Deployment Architecture

The Free evaluation system framework (Freva) consists of three basic parts:

core library (evaluation_system) that handles request to the data search engine and database as well as configuring and submitting data analysis plugins
command line interface and a python client as user interface to the core library.
services, such as a apache solr data search service, mariadb database and web service providing a web-based user interface (web ui) to the core library

Command line interface, python client and web ui make use of the core library, the core library on the other hand makes use of the apache solr and mariadb services. This hierachy is outlined in the figure below:

_images/Concept_Map.png

Core library and command line interface:

The core library (evaluation_system) and the command line interface (cli) are installed within the anaconda environments. Anaconda has the advantage that it comes with its own python distribution and hence any python instance can be made independent of the host system. The disadvantage is that it occupies a relatively large amount space in small files. The latter fact is can be disadvantageous for distributed file systems.

Services:

As already mentioned the evaluation system framework needs two principle services to function:

apache solr for search and indexing data
mariadb for creating plugin history entries

On top of that a vault service that stores database login credentials is setup to enhance security. The above mentioned services are running on docker/podman containers. Docker/podman was chosen over the direct installation on the host system, such as a Virtual Machine (VM) or a bare machine because OS specifications that are determined by the container setup make a configuration of the service system agnostic - e.i. no specifications of the host OS - such as SELinux - has to be taken into account. The drawback of this approach is that docker/podman has to be present on the host system. Yet, compared to the advantages of this approach this is a minor setback.

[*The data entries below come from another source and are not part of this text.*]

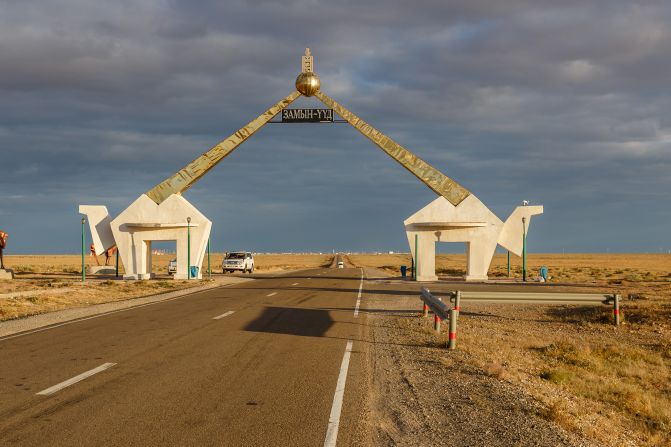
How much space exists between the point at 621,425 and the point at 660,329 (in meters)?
11.2

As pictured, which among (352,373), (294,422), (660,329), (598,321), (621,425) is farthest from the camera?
(598,321)

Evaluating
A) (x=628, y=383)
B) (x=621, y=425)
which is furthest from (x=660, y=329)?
(x=621, y=425)

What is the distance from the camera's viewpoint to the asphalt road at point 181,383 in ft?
22.7

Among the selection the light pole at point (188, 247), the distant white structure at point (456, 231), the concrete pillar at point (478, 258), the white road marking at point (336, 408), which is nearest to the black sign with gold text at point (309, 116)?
the distant white structure at point (456, 231)

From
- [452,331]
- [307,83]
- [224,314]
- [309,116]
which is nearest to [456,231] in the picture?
[309,116]

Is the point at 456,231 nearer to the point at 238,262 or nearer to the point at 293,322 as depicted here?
the point at 238,262

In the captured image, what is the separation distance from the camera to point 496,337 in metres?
16.2

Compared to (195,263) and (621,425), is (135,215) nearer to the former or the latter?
(195,263)

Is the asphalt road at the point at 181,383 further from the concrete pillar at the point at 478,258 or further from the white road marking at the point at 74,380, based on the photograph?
the concrete pillar at the point at 478,258

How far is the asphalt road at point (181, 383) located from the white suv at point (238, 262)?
137ft

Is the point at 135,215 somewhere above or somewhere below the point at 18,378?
above

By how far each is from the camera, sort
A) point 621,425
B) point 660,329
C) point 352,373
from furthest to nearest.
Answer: point 660,329, point 352,373, point 621,425

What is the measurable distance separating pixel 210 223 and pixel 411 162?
13.8 metres

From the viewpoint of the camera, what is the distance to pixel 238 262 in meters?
59.6
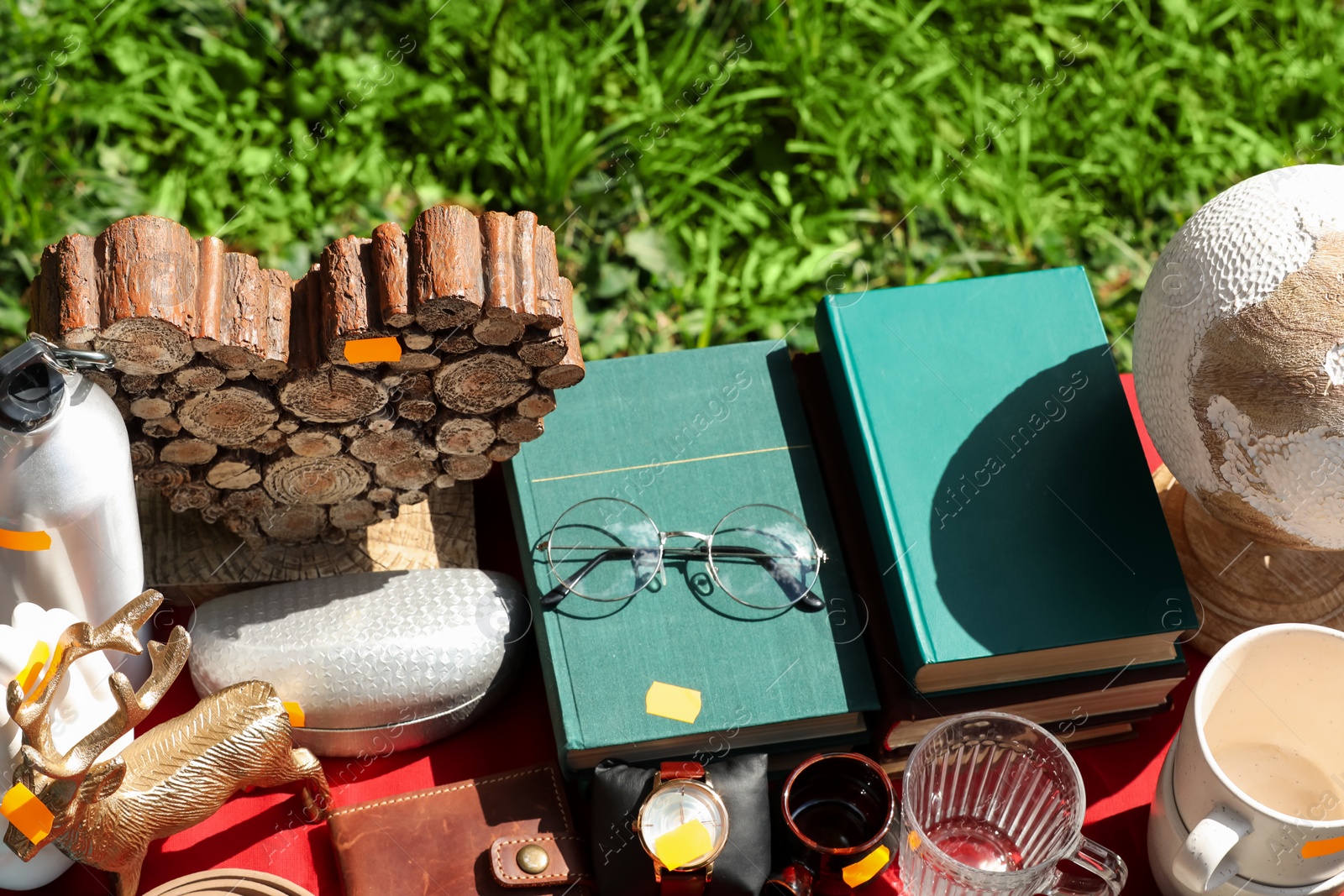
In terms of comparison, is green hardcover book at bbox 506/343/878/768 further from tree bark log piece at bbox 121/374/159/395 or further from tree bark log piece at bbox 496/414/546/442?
tree bark log piece at bbox 121/374/159/395

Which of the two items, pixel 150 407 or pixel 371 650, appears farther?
pixel 371 650

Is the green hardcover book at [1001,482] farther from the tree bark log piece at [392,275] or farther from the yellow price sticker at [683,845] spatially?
the tree bark log piece at [392,275]

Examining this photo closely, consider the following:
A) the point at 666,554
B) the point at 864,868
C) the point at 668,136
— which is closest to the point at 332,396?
the point at 666,554

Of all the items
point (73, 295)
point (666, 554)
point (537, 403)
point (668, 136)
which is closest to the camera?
point (73, 295)

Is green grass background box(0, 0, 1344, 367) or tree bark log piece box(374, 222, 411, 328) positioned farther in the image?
green grass background box(0, 0, 1344, 367)

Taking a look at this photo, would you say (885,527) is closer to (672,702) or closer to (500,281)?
(672,702)

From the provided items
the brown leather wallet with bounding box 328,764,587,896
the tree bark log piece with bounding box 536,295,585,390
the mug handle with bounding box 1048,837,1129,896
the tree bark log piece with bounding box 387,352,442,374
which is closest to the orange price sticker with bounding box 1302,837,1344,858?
the mug handle with bounding box 1048,837,1129,896

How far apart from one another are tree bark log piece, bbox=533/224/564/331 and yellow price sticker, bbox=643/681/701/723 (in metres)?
0.41

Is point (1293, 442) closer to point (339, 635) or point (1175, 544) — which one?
point (1175, 544)

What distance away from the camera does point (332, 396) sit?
112 centimetres

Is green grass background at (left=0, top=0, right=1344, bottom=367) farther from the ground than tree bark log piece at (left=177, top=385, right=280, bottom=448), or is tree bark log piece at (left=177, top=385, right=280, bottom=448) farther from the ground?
green grass background at (left=0, top=0, right=1344, bottom=367)

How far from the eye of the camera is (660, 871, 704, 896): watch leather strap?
1094mm

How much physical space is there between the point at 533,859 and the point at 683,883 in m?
0.16

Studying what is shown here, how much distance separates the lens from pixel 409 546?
141 cm
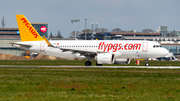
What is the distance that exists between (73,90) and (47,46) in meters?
30.9

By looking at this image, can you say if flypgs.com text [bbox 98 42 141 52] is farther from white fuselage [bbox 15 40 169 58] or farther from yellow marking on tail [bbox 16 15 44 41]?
yellow marking on tail [bbox 16 15 44 41]

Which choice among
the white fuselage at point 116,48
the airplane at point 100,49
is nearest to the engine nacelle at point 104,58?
the airplane at point 100,49

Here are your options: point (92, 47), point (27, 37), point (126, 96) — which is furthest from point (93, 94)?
point (27, 37)

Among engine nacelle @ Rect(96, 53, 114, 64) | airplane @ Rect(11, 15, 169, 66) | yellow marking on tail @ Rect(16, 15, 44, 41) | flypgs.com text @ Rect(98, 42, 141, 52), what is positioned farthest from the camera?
yellow marking on tail @ Rect(16, 15, 44, 41)

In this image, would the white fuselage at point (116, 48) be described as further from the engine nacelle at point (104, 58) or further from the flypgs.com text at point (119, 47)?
the engine nacelle at point (104, 58)

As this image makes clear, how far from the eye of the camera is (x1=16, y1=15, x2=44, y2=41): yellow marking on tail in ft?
172

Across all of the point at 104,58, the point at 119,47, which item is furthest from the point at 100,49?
the point at 104,58

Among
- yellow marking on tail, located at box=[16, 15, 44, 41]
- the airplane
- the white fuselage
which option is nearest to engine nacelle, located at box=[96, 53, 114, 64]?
the airplane

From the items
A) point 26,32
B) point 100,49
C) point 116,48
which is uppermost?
point 26,32

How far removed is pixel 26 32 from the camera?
52.5 m

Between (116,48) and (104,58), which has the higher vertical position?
(116,48)

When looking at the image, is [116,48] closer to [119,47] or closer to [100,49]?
[119,47]

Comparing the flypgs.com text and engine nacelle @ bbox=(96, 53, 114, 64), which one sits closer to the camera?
engine nacelle @ bbox=(96, 53, 114, 64)

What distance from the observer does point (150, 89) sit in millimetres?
21219
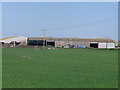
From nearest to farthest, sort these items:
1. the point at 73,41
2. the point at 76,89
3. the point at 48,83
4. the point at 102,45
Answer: the point at 76,89 → the point at 48,83 → the point at 102,45 → the point at 73,41

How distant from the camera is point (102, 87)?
369 inches

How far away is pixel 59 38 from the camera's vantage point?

Web based user interface:

Like the services the web ui is also deployed in a docker container. Again we’ve chosen this approach for host OS independent configuration reasons. Because the each scientific project that deploys its own instance of the evaluation system framework comes with a unique stack of data and data analysis plugins the web ui must reflect this project specific configuration. For this reason it is essential that the command line interface - typically installed on a HPC login node - and the web ui share a common central configuration file. A setup that uses two independent instances of a configuration - one for the cli and one for the web ui - is not favourable as configuration setups might diverge over time. Therefore we decided the cli configuration on a HPC login node to be the master configuration. Which means that the web ui will also has to have access to this configuration files. If the web ui service is not running on the same machine the cli instance is running on - which should be usually the case - the location of the configuration has to be made available via a mount to the machine where this web ui container is running on. This can usually be achieved by mounting the content via a network based file system, such as nfs, or a cluster file system such as gpfs to the web ui machine.

Note: The web ui contains of three different parts: a django web application container that runs the web sites code, a redis container acting as database cache and a apache httpd container as a reverse proxy forwarding client requests to the django web application.

Setups

The next sections propose various deployment strategies for the framework:

One service one machine set up:

_images/Topography_1.png

One service one machine: Every service is installed on a dedicated machine

This setup deploys the cli on a central instance and the services on dedicated machines (VM or bare metal). We recommend this setup since it minimises the load on each host machine and minimises failure due to load issues. In a typical scenario the core configuration stored in a central location is made accessible to the machine hosting the web ui container. The cli also connects and communicates to machines hosting the apache solr and mariadb containers. The vault server will always be running on the same machine that hosts the mariadb service.

All services on one machine set up:

_images/Topography_2.png

All services on one machine: All services are installed on the same machine

This setup deploys the cli on a central instance and all services on one single machine (VM or bare metal). While this set up might be prone to load failure unless enough resources a allocated to the machine, it is probably most simple to administer since all services are running on one entry point.

Multi-cli setup:

_images/Topography_3.png

Multi-cli: The command line interface and core library are installed on many compute nodes

Distributed file systems, such as gpfs or lustre, can be slow - therefore it is recommend to NOT deploy the anaconda environments for cli and core library on such file systems. The above above mentioned anaconda setup creates a considerable amount of small files, which has performance penalties on distributed file systems. Therefore it is recommended to deploy the core library and the cli via a cluster of machines.